Discussion, last paragraph, 1st sentence: Didn't you examine this? See above.

Response: Thank you very much for raising these points, which we had not noticed.

Since we could not provide a recommendation for early surgery based on this study due to the lack of significance of a history of epilepsy, we have undertaken a major rephrasing of these parts as well as the conclusion.

 

Discussion, last paragraph: Change "examined" to "examine".

Response: We are sorry for this grammatical error. We have corrected the text accordingly.

 

Discussion, last paragraph: Why might some patients in the ASM group be categorized to the No-ASM group if follow-up had been extended? I don't understand.

Response: We are sorry for any confusion. To avoid reader confusion, we have removed the sentences in question.

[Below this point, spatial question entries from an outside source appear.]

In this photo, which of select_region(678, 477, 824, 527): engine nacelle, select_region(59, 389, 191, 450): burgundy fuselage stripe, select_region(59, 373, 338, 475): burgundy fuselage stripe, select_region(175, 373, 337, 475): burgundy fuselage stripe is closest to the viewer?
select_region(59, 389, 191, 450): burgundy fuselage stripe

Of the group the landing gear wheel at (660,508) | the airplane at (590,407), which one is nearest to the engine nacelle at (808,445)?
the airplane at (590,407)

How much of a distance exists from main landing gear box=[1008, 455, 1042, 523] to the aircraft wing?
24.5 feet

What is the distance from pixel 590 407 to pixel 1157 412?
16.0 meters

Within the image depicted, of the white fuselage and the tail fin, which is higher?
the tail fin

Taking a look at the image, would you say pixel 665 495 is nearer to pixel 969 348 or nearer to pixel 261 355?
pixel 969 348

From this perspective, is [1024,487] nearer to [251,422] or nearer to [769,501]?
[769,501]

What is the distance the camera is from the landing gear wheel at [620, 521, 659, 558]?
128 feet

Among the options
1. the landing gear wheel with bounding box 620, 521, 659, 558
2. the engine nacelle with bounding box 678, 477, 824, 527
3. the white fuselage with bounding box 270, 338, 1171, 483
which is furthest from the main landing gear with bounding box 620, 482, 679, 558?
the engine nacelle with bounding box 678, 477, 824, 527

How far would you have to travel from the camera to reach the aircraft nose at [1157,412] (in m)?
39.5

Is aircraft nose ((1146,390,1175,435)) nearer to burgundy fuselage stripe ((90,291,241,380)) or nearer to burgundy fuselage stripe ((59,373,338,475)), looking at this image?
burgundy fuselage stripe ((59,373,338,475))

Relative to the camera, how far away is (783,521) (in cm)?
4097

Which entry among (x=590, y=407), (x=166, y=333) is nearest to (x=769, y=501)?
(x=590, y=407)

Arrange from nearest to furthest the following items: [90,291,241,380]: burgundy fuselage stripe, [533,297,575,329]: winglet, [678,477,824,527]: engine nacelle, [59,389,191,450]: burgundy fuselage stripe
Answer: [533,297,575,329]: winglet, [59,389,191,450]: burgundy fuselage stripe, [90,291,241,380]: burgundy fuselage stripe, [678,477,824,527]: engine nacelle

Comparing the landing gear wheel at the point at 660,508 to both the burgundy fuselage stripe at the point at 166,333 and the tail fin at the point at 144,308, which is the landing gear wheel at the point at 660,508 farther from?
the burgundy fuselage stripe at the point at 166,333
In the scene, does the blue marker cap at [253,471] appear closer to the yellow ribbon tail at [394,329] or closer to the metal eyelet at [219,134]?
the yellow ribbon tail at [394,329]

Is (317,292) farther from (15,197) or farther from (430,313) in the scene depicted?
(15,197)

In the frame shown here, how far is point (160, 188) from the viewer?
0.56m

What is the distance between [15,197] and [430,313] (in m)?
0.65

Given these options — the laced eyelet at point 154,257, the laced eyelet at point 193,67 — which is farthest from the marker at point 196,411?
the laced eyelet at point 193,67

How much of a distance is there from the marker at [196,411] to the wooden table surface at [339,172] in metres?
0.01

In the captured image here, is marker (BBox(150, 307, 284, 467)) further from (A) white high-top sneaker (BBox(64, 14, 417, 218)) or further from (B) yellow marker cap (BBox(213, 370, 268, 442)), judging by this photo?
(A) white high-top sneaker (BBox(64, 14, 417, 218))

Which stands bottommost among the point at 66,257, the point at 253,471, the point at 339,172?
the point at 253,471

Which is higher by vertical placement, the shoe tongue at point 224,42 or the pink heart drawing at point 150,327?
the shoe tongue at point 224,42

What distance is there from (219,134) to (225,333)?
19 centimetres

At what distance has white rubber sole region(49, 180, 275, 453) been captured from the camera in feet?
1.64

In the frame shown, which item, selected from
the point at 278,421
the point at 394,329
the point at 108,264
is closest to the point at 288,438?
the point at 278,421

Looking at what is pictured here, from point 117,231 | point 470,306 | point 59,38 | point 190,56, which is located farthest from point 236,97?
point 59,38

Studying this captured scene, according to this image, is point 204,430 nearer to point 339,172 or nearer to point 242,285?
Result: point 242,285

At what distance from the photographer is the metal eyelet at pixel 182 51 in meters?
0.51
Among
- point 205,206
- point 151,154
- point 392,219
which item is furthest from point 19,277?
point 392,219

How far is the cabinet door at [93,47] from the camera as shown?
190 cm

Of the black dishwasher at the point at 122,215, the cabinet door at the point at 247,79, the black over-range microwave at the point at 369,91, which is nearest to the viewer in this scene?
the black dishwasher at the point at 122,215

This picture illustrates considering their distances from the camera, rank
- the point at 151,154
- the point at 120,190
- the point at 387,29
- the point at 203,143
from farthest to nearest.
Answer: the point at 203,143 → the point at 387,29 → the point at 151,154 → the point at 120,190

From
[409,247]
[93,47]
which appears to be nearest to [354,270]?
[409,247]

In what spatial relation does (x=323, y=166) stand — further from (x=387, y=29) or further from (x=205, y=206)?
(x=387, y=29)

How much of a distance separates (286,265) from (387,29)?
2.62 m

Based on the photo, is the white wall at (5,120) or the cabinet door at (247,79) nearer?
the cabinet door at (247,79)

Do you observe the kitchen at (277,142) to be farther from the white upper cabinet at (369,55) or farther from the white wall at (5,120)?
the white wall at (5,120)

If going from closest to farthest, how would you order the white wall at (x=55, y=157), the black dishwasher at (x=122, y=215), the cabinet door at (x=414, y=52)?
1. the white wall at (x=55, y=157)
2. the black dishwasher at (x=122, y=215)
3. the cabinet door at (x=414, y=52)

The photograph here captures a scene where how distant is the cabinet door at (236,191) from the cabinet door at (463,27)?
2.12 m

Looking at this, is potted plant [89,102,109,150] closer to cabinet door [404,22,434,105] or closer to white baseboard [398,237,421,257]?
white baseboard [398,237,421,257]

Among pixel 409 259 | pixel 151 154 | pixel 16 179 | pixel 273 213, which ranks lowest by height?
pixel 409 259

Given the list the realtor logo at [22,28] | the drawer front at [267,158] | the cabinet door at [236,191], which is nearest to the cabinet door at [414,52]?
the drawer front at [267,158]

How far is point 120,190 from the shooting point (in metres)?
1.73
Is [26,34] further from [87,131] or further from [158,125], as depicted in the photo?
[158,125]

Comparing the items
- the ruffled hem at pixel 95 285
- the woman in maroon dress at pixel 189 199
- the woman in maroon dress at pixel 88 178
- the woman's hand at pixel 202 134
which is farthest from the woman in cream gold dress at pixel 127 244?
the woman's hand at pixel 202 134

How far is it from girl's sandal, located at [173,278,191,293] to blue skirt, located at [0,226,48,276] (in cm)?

Author Response File: Author Response.pdf

Reviewer 2 Report

This is an interesting study, but the results should be considered as preliminary because the low sample size as a main limitation. Considering this issue, it is possible that lesion location should be different between the two study groups in larger samples. The authors should discuss on the strengths of their study.  

Author Response

Thank you very much for reviewing our manuscript. We greatly appreciate the advice provided.

 

This is an interesting study, but the results should be considered as preliminary because the low sample size as a main limitation. Considering this issue, it is possible that lesion location should be different between the two study groups in larger samples. The authors should discuss on the strengths of their study.  

Response: We agree with this comment. We have changed the conclusions provided in the Abstract and main body, and have mentioned the small number of patients as a limitation in the revised version of the Discussion section.